Dengan demikian, pemanggilan Riza Chalid sebagai sanksi yang telah dua kali mangkir dari panggilan MKD tidak diperlukan lagi. Disamping itu, pembuktian validitas rekaman melalui uji forensik yang sebelumnya akan dilakukan tidak dibutuhkan.
Anggota Komisi III DPR Arsul Sani bilang, persidangan di MKD hanya mengadili persoalan etik yang dilakukan oleh alat kelengkapan dewan. "Bicara etik maka tidak relefan menuntut alat bukti. Karena ini prosesnya bukan pengadilan pidana dan perdata," ujar Asrul, Selasa (15/12).
Bila dalam persidangan etik ini dipaksakan terus adanya bukti otentik rekaman, menurut Arsul ini sudah terlalu jauh. Lagi pula, pihak-pihak yang telah diundang dalam persidangan tersebut tidak menyangkal atau membantah adanya pertemuan.
Arsul menambahkan, Setya Novanto telah mendapatkan sanksi atas tindakannya bertemu dengan Donal Trump beberapa waktu yang lalu. "Kalau sudah dua kali terkena sanksi, setidaknya mendapat hukuman sedang. Kalau pimpinan (DPR) kehilangan jabatannya," kata Arsul.

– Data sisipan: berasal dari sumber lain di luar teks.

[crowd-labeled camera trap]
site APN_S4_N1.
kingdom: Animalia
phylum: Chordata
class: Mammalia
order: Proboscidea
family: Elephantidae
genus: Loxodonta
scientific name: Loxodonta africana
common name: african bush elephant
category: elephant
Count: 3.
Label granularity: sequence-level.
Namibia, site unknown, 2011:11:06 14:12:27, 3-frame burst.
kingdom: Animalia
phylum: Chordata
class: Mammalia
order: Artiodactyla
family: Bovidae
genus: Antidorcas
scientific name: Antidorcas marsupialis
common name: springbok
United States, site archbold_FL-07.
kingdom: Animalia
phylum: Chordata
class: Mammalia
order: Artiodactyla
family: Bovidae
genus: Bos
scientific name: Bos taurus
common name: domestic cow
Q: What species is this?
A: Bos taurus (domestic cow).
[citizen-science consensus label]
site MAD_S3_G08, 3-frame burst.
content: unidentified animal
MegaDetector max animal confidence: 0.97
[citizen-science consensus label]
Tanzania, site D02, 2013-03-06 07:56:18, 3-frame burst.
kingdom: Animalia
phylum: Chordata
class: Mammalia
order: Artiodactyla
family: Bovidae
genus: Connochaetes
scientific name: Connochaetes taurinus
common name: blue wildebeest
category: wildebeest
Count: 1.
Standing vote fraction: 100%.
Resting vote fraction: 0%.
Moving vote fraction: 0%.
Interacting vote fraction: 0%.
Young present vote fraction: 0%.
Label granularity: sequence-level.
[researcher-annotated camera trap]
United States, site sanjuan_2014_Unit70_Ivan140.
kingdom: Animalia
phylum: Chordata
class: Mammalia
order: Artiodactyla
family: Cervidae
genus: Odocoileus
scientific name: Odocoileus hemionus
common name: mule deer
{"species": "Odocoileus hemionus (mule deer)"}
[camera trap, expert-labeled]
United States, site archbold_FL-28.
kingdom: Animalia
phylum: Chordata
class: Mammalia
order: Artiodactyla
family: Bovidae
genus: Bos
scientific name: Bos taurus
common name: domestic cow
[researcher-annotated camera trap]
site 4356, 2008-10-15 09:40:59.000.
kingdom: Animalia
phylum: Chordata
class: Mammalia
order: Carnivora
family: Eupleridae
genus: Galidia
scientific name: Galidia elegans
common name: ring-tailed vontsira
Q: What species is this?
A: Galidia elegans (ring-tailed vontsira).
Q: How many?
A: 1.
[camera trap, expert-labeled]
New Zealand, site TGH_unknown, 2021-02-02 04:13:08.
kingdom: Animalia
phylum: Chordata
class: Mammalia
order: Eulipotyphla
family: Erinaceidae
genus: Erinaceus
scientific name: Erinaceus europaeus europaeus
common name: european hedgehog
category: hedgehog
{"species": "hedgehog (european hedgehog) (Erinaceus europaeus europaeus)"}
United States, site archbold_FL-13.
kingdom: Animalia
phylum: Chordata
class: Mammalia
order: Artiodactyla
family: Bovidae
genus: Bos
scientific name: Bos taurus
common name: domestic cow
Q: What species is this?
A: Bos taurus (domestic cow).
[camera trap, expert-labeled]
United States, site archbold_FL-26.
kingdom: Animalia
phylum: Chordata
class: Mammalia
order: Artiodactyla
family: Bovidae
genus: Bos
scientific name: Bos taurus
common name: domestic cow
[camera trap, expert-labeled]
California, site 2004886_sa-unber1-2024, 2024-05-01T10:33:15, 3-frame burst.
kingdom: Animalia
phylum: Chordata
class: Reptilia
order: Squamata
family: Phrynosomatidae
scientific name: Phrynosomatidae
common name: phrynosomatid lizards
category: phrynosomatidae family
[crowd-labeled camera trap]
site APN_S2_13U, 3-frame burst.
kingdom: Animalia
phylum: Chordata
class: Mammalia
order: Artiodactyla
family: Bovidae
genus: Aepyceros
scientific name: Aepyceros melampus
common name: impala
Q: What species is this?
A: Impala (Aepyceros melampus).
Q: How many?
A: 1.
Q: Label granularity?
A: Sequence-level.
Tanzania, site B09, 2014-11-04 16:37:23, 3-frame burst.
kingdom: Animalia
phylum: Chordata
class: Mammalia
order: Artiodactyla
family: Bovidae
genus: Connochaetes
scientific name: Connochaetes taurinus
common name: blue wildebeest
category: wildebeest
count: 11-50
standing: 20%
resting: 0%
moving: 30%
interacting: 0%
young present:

Hal senada juga diutarakan oleh Anggota Komisi III DPR Ruhut Sitompul, sidang MKD ini berbeda dengan pembuktian di Kepolisian dan Kejaksaan. Secara etika, beberapa alat bukti yang telah dihadirkan ke MKD menunjukkan bila Ketua DPR Setya Novanto telah menyalahi aturan dalam pembahasan mengenai perpanjangan kontrak karya Freeport.
Ruhut sendiri menyarankan agar Ketua DPR segera mundur dari jabatannya. Pasalnya, dengan tindakan yang dilakukan tersebut telah mencoreng nama DPR. "Terbukti ada pertemuan, Novanto lebih baik mundur," ujar Ruhut.
Wakil Ketua Komisi III DPR Desmond J Mahesa mengatakan, kalau hanya membahas mengenai alat bukti rekaman yang dipoersoalkan keasliannya hal tersebut hanya akan memunculkan debat yang tidak akan ada selesainya. "Persidangan penyelesaian kasus di MKD ini sebenarnya sederhana," kata Desmon.
Wakil Ketua Badan Legislasi (Baleg) Firman Soebagyo mengatakan, adanya kasus ini tidak mempengaruhi kinerja DPR dalam pembahasan Rancanagan Undang Undang (RUU). Menurutnya, pembahasan RUU sudah dilakukan secara sistematis. "Tidak ada pengaruh antara persoalan di MKD, dengan pembahasan RUU," ujar Firman.